> [What you have to do]: Rewrite the listing as a numbered list, starting at the line containing "Please identify, from" and ending at the line containing "33688 millimetres", and leave out any blank lines.

> [Source data]:
"""

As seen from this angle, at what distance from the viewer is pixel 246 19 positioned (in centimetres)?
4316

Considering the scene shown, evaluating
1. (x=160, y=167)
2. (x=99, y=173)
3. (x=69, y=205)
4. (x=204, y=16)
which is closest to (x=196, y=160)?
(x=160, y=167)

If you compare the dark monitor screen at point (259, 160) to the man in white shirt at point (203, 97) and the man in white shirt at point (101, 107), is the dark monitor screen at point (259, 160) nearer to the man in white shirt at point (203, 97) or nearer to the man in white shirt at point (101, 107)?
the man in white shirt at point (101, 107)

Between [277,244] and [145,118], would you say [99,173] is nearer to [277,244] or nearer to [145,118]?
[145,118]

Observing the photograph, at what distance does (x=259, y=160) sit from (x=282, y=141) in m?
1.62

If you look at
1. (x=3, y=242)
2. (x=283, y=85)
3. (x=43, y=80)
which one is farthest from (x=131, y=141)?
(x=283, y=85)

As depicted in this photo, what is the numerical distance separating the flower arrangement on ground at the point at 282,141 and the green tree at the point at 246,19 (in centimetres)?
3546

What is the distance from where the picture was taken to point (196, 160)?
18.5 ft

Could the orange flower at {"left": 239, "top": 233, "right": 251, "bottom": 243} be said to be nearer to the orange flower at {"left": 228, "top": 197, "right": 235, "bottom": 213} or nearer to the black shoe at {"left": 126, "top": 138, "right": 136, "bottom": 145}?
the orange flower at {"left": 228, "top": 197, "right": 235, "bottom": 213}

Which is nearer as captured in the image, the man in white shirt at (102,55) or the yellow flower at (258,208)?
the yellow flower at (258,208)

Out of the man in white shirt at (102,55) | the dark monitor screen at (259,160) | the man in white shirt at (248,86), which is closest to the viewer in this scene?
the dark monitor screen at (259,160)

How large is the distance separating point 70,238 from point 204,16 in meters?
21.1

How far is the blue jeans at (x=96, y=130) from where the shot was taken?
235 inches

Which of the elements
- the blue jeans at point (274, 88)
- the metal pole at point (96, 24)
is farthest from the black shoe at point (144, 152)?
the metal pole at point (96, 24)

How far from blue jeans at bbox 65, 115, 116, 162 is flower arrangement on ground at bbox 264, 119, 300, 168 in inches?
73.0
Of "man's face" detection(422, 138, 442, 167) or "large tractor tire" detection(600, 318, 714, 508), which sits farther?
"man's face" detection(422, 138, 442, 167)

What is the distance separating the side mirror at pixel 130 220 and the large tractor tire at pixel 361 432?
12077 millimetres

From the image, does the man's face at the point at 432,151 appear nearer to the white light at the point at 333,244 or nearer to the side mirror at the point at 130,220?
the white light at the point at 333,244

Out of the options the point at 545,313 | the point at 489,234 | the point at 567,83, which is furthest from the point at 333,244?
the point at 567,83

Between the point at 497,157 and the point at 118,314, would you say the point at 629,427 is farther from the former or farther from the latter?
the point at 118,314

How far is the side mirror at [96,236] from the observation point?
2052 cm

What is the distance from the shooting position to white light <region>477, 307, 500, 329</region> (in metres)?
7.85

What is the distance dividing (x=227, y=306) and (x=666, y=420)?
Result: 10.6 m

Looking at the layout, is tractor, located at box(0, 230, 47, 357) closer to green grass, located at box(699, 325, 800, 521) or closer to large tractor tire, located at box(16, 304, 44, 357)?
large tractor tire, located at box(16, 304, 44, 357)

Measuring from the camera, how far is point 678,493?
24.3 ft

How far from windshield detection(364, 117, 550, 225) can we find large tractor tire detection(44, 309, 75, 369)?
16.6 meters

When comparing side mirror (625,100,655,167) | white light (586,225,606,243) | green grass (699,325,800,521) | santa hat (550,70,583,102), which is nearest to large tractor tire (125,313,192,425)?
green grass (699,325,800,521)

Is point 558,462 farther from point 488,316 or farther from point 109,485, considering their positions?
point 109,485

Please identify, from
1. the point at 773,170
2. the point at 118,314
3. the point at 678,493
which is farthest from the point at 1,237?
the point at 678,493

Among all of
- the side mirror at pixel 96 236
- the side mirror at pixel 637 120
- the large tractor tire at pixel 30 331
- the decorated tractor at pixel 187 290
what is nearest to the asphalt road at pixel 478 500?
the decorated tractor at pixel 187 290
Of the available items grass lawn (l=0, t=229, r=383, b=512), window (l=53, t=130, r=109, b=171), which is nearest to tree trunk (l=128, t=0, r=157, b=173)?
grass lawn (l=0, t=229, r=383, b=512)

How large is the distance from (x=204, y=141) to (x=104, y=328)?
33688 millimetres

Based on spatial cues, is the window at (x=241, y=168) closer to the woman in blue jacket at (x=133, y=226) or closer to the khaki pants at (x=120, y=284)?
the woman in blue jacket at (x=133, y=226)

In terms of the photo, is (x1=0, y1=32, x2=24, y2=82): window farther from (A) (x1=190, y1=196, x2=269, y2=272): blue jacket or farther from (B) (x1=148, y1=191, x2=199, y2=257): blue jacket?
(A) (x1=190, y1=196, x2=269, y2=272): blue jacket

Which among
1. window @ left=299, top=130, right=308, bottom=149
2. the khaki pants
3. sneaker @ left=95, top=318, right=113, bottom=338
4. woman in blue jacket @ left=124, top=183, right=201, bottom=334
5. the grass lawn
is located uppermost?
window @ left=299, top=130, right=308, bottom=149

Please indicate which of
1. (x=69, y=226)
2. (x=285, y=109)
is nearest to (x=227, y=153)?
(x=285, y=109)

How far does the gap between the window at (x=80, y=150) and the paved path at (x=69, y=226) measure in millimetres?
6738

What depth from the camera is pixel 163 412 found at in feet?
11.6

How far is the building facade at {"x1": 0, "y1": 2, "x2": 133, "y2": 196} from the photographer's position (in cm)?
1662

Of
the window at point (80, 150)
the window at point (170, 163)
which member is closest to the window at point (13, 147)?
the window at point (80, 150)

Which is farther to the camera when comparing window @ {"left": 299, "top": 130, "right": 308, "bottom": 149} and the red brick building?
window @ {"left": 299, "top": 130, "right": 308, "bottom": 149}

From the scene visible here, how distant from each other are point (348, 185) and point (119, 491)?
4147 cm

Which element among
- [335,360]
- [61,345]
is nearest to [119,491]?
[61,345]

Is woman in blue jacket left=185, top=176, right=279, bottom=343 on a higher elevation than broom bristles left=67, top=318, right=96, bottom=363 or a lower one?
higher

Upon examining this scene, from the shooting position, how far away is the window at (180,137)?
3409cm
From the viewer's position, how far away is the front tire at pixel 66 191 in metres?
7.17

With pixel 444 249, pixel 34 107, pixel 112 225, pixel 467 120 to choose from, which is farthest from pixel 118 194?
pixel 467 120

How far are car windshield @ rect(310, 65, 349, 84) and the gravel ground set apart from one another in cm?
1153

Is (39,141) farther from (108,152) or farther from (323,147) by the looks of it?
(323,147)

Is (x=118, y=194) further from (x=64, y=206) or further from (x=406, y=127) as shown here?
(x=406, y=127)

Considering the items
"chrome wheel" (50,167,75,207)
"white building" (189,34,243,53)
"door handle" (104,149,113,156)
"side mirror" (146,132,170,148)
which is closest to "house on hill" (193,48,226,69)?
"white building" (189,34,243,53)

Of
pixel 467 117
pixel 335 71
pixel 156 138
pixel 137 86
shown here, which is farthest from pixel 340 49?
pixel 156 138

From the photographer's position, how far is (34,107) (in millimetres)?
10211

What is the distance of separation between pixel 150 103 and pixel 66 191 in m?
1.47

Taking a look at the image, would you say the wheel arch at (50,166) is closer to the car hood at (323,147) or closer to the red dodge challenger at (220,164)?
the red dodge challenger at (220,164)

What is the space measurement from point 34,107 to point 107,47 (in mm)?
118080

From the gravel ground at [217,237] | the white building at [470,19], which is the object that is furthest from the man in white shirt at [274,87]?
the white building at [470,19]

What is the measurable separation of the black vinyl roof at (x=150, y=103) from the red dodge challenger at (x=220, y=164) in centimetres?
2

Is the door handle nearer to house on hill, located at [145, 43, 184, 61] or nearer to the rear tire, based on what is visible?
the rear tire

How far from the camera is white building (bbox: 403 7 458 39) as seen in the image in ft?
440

"""
"""

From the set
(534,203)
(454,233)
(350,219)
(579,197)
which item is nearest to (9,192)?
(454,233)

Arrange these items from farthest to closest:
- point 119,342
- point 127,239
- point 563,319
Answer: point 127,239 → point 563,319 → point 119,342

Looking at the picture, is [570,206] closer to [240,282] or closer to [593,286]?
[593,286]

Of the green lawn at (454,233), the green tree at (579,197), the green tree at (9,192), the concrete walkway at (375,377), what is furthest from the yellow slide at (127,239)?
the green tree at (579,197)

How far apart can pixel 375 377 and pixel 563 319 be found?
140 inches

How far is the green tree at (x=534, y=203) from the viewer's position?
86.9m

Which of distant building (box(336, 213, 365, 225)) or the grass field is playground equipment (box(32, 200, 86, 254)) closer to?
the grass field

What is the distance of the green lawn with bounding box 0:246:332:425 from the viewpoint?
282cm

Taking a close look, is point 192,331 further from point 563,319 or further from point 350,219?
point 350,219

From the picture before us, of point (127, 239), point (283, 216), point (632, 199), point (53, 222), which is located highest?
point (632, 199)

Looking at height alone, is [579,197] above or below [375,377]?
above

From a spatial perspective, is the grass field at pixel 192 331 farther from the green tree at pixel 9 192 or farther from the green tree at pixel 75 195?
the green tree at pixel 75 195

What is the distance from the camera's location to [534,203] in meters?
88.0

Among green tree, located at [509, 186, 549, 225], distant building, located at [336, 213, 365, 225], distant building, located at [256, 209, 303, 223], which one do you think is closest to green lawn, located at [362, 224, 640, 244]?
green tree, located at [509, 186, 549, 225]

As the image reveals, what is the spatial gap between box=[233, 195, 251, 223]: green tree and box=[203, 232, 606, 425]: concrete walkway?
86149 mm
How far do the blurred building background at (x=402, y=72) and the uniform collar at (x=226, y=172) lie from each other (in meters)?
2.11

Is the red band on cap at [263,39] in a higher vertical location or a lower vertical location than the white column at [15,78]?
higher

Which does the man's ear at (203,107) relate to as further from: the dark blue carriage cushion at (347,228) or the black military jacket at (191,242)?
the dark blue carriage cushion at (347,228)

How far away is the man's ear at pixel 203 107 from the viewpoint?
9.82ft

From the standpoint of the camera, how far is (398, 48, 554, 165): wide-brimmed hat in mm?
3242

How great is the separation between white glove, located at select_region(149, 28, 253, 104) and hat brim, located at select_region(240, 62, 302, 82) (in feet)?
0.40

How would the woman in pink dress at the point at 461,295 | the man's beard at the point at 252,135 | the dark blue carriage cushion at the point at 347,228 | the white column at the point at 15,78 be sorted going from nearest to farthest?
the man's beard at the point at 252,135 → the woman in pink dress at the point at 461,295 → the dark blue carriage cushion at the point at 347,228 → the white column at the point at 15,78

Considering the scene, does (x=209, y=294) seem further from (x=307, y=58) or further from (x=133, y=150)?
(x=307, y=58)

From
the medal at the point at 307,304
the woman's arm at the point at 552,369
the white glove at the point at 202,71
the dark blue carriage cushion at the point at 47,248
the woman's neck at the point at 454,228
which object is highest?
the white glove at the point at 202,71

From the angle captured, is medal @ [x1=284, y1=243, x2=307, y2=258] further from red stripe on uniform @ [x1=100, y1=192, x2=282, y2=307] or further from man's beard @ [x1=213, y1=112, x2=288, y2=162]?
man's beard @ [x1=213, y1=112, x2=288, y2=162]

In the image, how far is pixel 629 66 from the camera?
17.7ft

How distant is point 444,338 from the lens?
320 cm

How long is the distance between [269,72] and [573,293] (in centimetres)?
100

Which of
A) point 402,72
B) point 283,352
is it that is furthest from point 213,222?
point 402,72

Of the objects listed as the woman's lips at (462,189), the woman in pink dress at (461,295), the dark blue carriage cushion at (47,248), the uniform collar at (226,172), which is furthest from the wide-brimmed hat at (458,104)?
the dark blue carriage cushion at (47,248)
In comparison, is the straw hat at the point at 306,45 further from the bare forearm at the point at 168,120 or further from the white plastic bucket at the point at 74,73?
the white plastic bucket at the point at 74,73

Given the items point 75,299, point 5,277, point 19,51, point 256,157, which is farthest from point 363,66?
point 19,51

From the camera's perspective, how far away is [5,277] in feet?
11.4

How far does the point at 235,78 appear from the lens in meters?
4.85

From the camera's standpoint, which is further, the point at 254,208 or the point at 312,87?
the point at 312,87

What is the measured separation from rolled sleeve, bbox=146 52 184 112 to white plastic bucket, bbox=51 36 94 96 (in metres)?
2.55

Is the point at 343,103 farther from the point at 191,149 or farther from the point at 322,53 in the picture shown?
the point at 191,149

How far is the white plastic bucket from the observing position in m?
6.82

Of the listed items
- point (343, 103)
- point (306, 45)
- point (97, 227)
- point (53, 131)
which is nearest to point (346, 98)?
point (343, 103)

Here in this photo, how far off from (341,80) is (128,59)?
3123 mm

"""

> [Solution to the exercise]:
1. Please identify, from
2. 1. the point at 773,170
3. 2. the point at 118,314
4. 3. the point at 678,493
5. which is farthest from the point at 1,237?
6. the point at 678,493
7. Among all of
8. - the side mirror at pixel 96 236
9. - the side mirror at pixel 637 120
10. - the large tractor tire at pixel 30 331
11. - the decorated tractor at pixel 187 290
12. what is nearest to the asphalt road at pixel 478 500?
13. the decorated tractor at pixel 187 290
14. Of the available items grass lawn (l=0, t=229, r=383, b=512), window (l=53, t=130, r=109, b=171), which is nearest to tree trunk (l=128, t=0, r=157, b=173)?
15. grass lawn (l=0, t=229, r=383, b=512)
16. How large is the distance from (x=204, y=141) to (x=104, y=328)?
17. 33688 millimetres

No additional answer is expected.